Open weivnaeco opened 1 year ago
Hi @weivnaeco, Thanks for your interest in our work. Unfortunately, we don't have these pre-trained weights handy. Please follow the included instructions in the README to reproduce these models. Please let me know if you have any further questions.
Thanks, Neehar
@neeharperi Hello. Thank you for replying. I have 3 more questions. First, is there any reason why you did not use all 23 classes in nuScenes and ignore rare classes such as wheelchair and animal (ignore Railed vehicle, Official signaler, Traffic light trailer, Animal in AV2)? Second, it takes 18 days to train centerpoint_0075voxel_second_secfpn_dcn_4x8_cyclic_50m_wide_hierarchy_tta_20e_nus.py on single NVIDIA GeForce RTX 3090. Do you think it will harm mAP if I increase "samples_per_gpu=1"? Last, do you think it will harm mAP if I resume training from latest stopped epoch checkpoint by "'--resume-from'"? Thank you. Have a good day.

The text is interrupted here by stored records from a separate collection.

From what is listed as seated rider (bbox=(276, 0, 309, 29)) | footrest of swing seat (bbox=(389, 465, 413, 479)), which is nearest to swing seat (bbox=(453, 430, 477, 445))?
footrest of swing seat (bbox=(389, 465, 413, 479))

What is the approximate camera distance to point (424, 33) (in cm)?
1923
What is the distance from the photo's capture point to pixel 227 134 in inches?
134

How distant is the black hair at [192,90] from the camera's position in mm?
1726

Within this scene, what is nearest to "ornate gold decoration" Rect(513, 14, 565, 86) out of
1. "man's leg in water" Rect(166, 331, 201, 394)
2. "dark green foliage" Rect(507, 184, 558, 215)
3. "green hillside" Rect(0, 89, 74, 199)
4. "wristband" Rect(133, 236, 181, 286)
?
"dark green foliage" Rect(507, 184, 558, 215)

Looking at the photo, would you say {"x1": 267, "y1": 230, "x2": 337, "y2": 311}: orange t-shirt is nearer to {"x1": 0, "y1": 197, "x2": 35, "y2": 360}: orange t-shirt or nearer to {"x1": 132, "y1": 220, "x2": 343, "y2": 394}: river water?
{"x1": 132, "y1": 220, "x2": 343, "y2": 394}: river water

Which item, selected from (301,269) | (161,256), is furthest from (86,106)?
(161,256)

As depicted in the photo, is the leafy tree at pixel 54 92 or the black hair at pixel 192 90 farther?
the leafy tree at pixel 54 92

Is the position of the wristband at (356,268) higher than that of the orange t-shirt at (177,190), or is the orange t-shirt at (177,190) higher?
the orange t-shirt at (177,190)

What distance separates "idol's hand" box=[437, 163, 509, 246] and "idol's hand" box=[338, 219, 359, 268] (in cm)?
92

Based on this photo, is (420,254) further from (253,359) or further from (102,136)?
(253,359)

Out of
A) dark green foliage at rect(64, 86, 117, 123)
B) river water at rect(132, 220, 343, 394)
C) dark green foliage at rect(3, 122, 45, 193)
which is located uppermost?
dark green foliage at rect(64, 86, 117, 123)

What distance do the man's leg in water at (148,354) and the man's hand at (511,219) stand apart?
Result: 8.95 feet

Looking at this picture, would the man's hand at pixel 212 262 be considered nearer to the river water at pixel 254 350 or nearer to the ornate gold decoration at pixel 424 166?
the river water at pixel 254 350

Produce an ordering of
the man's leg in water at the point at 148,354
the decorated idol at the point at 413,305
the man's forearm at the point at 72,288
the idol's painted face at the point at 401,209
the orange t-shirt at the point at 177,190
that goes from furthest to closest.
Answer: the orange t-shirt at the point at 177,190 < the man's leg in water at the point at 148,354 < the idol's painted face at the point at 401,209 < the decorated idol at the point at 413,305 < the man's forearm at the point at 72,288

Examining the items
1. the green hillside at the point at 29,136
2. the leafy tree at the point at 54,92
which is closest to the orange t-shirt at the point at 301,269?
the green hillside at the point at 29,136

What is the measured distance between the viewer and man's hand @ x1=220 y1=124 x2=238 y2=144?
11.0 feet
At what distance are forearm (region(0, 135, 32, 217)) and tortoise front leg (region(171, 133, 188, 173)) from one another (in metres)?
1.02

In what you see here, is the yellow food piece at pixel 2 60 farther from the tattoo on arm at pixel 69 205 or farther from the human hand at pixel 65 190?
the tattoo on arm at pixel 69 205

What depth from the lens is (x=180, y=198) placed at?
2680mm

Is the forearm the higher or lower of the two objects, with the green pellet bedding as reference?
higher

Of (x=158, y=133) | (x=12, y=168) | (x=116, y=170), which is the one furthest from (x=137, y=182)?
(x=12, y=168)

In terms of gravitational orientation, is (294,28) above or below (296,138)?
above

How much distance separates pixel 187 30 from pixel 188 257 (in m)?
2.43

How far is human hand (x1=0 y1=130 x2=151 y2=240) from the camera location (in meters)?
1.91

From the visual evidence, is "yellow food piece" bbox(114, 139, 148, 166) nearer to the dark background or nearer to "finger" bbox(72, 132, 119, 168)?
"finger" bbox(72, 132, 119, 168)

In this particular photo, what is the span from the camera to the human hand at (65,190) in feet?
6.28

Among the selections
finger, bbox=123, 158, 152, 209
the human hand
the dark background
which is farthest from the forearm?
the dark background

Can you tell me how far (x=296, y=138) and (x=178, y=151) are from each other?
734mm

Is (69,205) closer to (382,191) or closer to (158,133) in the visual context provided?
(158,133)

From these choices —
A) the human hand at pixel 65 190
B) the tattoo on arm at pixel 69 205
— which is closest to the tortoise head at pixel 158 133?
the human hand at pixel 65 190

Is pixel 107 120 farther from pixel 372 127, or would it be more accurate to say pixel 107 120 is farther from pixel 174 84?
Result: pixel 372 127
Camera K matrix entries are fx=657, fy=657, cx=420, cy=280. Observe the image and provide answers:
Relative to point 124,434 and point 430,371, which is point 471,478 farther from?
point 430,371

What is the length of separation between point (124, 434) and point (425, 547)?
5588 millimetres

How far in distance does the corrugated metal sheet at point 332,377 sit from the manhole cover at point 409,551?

We ignore certain classes in nuScenes (e.g. wheelchair) because these classes don't appear in the validation set. Since AV2 is already a long-tailed dataset, we directly use the official categories.
I don't think there will be any harm if you increase samples_per_gpu or resume training from the stopped epoch. I can try to retrain these models on my end once we have a few free GPUs.
@Redrew @kylevedder @mtli @neeharperi @mayechi Hello. Can I ask if you can share other pre-trained weights like CenterPoint_Hierarchy_nuScenes used for experiments of paper? I think only pre-trained weights for CenterPoint_Hierarchy_Argoverse2.0, FCOS3D_Argoverse2.0, TransFusion-L_Argoverse2.0 are available now. I hope I can download other pre-trained weights such as CenterPoint_nuScenes(w/, w/o Hierarchy) and CenterPoint_Argoverse2.0(w/o Hierarchy). Thank you. Have a nice day.